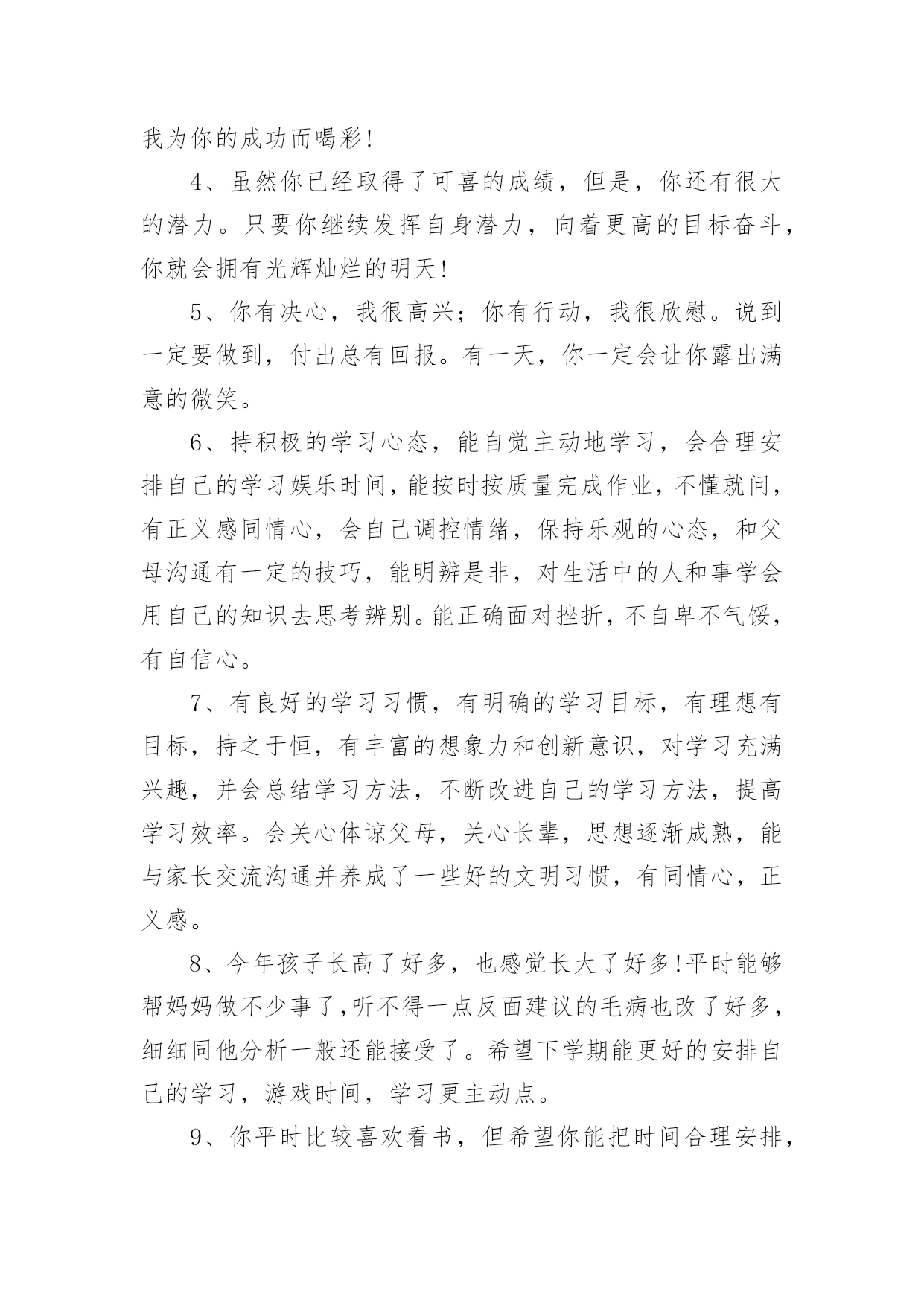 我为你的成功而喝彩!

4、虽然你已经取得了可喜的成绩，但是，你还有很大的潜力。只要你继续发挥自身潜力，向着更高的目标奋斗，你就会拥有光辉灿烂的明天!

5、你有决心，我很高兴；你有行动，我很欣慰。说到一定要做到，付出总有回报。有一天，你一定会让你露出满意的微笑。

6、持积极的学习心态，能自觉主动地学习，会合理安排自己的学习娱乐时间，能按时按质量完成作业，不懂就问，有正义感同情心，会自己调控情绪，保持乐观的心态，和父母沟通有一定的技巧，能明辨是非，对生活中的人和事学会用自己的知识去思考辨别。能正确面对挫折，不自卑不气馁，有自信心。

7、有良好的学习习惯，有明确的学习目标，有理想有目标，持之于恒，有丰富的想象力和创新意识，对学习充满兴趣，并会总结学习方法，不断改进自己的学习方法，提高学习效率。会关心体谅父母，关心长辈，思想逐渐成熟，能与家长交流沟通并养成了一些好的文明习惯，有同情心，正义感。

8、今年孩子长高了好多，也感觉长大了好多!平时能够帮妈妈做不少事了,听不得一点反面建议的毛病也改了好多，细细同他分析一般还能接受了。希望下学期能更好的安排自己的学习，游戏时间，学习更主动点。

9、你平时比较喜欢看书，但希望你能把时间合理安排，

========

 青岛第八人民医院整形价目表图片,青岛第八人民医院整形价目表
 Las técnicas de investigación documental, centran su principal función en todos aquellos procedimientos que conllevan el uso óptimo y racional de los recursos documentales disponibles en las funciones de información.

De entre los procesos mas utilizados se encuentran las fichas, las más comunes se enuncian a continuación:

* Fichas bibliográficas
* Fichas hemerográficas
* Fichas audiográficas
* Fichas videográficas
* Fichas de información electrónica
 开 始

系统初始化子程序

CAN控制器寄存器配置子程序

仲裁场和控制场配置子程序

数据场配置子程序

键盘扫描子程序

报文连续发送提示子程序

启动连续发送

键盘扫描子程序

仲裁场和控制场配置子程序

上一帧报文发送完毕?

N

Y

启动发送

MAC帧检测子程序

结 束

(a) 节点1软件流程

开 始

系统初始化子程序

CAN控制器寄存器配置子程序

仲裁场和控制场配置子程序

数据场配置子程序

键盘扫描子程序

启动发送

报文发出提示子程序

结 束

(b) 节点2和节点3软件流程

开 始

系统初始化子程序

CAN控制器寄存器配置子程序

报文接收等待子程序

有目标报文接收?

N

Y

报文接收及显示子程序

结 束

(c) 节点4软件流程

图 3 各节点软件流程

========

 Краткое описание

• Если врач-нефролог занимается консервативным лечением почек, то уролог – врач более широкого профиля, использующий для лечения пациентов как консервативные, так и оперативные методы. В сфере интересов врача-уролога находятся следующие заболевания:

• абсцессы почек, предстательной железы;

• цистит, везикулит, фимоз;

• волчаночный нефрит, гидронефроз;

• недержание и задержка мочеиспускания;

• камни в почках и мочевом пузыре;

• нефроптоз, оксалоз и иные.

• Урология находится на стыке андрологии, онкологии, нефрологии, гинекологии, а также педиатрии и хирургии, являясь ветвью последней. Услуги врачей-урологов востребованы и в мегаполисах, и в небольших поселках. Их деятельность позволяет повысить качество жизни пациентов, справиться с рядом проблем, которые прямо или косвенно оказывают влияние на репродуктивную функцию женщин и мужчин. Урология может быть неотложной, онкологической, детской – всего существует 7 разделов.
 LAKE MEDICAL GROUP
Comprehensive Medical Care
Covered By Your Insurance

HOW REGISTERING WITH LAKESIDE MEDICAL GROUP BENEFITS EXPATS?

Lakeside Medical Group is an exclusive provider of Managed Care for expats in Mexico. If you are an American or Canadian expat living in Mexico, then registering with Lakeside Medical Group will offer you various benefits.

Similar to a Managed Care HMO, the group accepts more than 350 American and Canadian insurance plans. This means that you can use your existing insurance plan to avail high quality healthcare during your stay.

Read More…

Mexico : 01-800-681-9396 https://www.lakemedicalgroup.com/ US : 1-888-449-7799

========

- **Goal of the exercise**:
Lines containing the word "Mexico": copy each of them from the material.

- **Answer to the problem**:
Lakeside Medical Group is an exclusive provider of Managed Care for expats in Mexico. If you are an American or Canadian expat living in Mexico, then registering with Lakeside Medical Group will offer you various benefits.
Mexico : 01-800-681-9396 https://www.lakemedicalgroup.com/ US : 1-888-449-7799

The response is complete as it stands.